I would like to call my API in parallel x number of times so processing can be done quickly.
I have three methods below that I have to call APIs in parallel. I am trying to understand which is the best way to perform this action.
Base Code:
var client = new System.Net.Http.HttpClient();
client.DefaultRequestHeaders.Add("Accept", "application/json");
client.BaseAddress = new Uri("https://jsonplaceholder.typicode.com");
var list = new List<int>();
var listResults = new List<string>();
for (int i = 1; i < 5; i++)
{
list.Add(i);
}
First method using Parallel.ForEach:
Parallel.ForEach(list,new ParallelOptions() { MaxDegreeOfParallelism = 3 }, index =>
{
var response = client.GetAsync("posts/" + index).Result;
var contents = response.Content.ReadAsStringAsync().Result;
listResults.Add(contents);
Console.WriteLine(contents);
});
Console.WriteLine("After all parallel tasks are done with Parallel for each");
Second method with Tasks. I am not sure if this runs parallel. Let me know if it does:
var loadPosts = new List<Task<string>>();
foreach(var post in list)
{
var response = await client.GetAsync("posts/" + post);
var contents = response.Content.ReadAsStringAsync();
loadPosts.Add(contents);
Console.WriteLine(contents.Result);
}
await Task.WhenAll(loadPosts);
Console.WriteLine("After all parallel tasks are done with Task When All");
Third method using Action Block - This is what I believe I should always do but I want to hear from community:
var responses = new List<string>();
var block = new ActionBlock<int>(
async x => {
var response = await client.GetAsync("posts/" + x);
var contents = await response.Content.ReadAsStringAsync();
Console.WriteLine(contents);
responses.Add(contents);
},
new ExecutionDataflowBlockOptions
{
MaxDegreeOfParallelism = 6, // Parallelize on all cores
});
for (int i = 1; i < 5; i++)
{
block.Post(i);
}
block.Complete();
await block.Completion;
Console.WriteLine("After all parallel tasks are done with Action block");
Approach number 2 is close. Here's a rule of thumb: I/O bound operations=> use Tasks/WhenAll (asynchrony), compute bound operations => use Parallelism. Http Requests are network I/O.

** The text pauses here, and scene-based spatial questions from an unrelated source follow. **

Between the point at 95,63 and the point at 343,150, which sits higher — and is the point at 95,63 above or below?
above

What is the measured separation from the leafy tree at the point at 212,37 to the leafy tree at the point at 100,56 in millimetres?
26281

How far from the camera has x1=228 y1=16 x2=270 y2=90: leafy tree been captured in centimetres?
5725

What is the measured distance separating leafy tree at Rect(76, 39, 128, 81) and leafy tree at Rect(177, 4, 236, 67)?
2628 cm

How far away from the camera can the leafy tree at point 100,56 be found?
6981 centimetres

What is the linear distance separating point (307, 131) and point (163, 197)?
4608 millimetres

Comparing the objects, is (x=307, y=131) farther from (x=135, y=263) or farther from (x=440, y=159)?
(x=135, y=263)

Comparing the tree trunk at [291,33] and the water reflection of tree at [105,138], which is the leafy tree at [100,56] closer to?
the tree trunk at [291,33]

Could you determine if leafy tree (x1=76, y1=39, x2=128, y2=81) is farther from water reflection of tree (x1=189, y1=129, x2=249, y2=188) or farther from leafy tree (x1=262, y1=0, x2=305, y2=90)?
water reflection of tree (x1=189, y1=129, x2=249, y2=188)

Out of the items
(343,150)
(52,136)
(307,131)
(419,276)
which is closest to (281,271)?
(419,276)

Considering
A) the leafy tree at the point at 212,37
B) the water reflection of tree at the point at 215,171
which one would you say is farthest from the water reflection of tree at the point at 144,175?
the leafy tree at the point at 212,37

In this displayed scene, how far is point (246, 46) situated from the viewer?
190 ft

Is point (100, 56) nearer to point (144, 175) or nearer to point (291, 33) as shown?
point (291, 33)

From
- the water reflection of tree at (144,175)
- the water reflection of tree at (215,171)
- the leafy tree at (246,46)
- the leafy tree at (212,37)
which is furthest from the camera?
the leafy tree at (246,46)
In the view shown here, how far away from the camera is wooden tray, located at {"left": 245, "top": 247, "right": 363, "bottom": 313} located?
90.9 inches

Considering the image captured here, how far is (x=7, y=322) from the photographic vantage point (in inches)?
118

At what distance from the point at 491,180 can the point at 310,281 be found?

foreach (var post in list)
{
async Task<string> func()
{
var response = await client.GetAsync("posts/" + post);
return await response.Content.ReadAsStringAsync();
}
tasks.Add(func());
}
await Task.WhenAll(tasks);
var postResponses = new List<string>();
foreach (var t in tasks) {
var postResponse = await t; //t.Result would be okay too.